Posted on Sunday, May 16th, 2010 by Russ Fischer
Bill Gaines is one of the most important figures in comic book history. In the ’50s he was the man behind E.C. Comics, which with titles like Tales From the Crypt and Weird Science became a scapegoat for juvenile delinquency. A Senate Subcommittee investigation into the effects of horror comics led to a skewed public perception of Gaines that nearly put E.C. out of business. Gaines kept one title, which he developed over many years: Mad Magazine.
Now John Landis, a director with quite a pulp instinct of his own, may finally have the money together to make a film about Gaines.
Two years ago was the last time I remember the Landis biopic of Gaines coming up, but I’m sure it has been mentioned since then. Deadline says that Landis is in Cannes lining up the financing for Ghoulishly Yours, William M Gaines, based on a script by Joel Eisenberg.
(Landis is also at Cannes with his ‘comeback’ film, Burke and Hare, which I’m quite anxious to see.)

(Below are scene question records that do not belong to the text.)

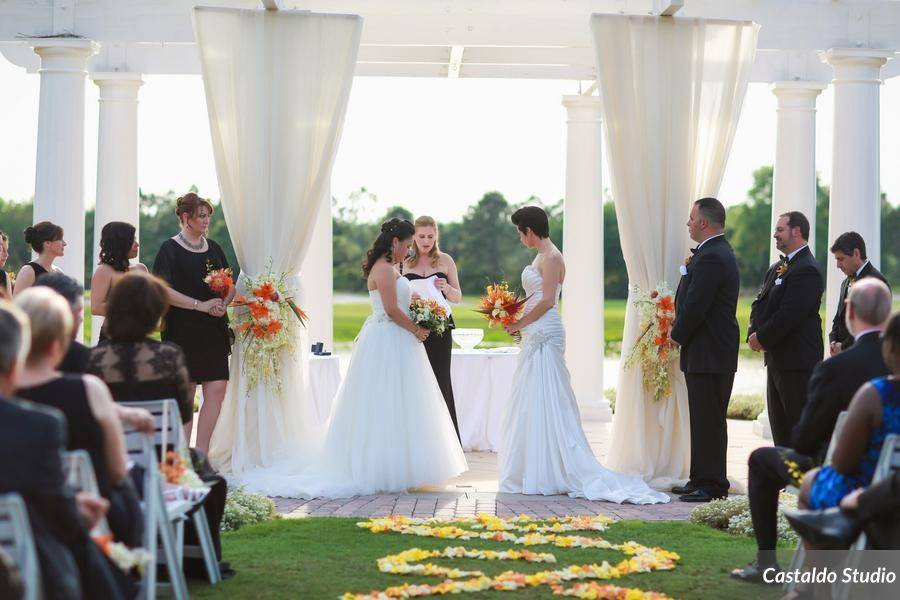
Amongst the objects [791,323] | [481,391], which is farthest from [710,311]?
[481,391]

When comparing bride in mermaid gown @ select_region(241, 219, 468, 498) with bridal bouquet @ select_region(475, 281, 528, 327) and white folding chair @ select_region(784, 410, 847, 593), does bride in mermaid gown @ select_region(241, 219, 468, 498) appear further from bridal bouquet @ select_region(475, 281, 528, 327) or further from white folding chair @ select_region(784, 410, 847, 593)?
white folding chair @ select_region(784, 410, 847, 593)

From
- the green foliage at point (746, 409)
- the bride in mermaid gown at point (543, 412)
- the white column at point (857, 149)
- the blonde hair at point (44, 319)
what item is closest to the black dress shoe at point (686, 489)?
the bride in mermaid gown at point (543, 412)

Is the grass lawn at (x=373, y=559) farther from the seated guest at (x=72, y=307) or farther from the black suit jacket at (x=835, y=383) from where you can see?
the seated guest at (x=72, y=307)

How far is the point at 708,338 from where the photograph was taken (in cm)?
820

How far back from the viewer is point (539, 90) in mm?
40844

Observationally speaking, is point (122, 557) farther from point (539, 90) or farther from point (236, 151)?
point (539, 90)

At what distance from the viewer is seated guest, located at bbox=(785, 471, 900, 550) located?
434 cm

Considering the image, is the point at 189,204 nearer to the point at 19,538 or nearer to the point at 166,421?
the point at 166,421

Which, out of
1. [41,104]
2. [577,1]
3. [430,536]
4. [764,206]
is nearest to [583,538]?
[430,536]

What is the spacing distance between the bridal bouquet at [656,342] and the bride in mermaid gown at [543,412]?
0.59 metres

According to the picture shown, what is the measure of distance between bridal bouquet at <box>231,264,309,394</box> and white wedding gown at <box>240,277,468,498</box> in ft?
1.72

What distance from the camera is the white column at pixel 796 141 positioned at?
12031 mm

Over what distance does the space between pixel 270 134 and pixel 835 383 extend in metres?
5.04

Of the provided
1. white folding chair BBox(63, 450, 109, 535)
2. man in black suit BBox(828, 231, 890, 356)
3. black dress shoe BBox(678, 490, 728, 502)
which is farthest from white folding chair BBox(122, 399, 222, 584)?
man in black suit BBox(828, 231, 890, 356)
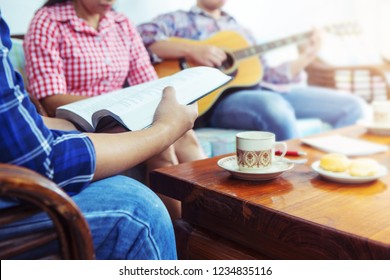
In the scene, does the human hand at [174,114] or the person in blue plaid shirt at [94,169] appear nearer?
the person in blue plaid shirt at [94,169]

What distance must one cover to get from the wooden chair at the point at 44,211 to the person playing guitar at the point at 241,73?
4.57ft

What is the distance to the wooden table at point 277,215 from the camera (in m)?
0.69

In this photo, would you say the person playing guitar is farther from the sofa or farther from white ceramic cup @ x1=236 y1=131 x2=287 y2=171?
white ceramic cup @ x1=236 y1=131 x2=287 y2=171

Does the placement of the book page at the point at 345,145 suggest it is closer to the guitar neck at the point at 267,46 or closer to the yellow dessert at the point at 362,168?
the yellow dessert at the point at 362,168

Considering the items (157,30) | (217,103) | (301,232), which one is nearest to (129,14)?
(157,30)

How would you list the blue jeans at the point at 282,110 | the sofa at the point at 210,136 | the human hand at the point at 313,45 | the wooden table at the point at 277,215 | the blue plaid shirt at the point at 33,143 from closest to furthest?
the blue plaid shirt at the point at 33,143 < the wooden table at the point at 277,215 < the sofa at the point at 210,136 < the blue jeans at the point at 282,110 < the human hand at the point at 313,45

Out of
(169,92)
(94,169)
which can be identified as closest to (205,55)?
(169,92)

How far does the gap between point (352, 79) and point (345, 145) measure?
Result: 148 cm

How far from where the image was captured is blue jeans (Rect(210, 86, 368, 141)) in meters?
1.86

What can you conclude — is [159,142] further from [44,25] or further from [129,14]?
[129,14]

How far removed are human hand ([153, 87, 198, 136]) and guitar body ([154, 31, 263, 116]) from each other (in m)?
1.08

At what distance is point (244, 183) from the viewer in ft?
3.04

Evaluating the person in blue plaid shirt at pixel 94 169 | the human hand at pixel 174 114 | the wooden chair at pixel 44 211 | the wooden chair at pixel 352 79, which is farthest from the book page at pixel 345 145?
the wooden chair at pixel 352 79

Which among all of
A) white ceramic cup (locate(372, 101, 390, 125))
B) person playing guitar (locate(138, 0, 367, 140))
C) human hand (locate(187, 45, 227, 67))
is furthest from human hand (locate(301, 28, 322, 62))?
white ceramic cup (locate(372, 101, 390, 125))
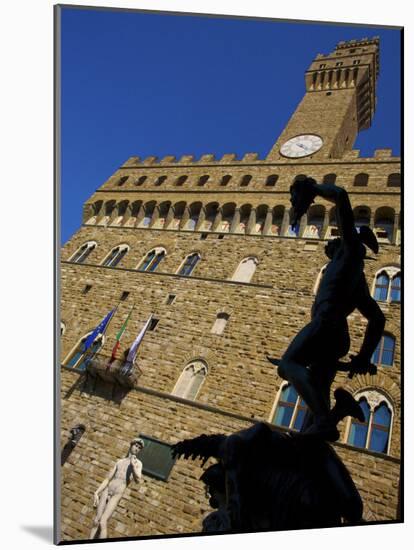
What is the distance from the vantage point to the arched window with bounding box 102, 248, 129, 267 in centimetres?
1376

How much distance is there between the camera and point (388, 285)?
10773mm

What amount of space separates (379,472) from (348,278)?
547 cm

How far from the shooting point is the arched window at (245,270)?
11.8 metres

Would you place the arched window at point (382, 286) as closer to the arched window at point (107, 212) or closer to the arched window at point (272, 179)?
the arched window at point (272, 179)

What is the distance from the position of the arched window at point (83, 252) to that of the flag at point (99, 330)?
3061mm

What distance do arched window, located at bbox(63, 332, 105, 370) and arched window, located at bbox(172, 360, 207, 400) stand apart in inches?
84.7

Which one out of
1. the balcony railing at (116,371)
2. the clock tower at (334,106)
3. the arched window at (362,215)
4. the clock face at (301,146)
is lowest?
the balcony railing at (116,371)

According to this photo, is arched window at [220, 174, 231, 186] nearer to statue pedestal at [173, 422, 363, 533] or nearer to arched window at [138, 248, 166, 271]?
arched window at [138, 248, 166, 271]

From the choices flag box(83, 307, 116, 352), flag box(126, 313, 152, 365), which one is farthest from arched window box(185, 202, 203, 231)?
flag box(126, 313, 152, 365)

The Senate investigation into juvenile delinquency was established in 1953, and brought Gaines in to testify in 1954. The attack on Gaines and E.C. was paralleled by the publication of Seduction of the Innocent, which claimed to demonstrate how comics were ruining our children.
When facing the Senate Gaines was famously unrepentant, and claimed that his comics were ruled by his own good taste, and that he wouldn’t publish anything he considered to be in bad taste. But public opinion turned against Gaines anyway. The hearings also led directly to the formation of the Comics Code Authority, which regulated the content of comics for decades afterwards.
There’s a lot more to Gaines’ life; as the publisher of Mad, he was eccentric and iconoclastic, but always sought to treat his staff and contributors with respect. His passing in 1992 was one of the events that definitively represented a changing era in comics.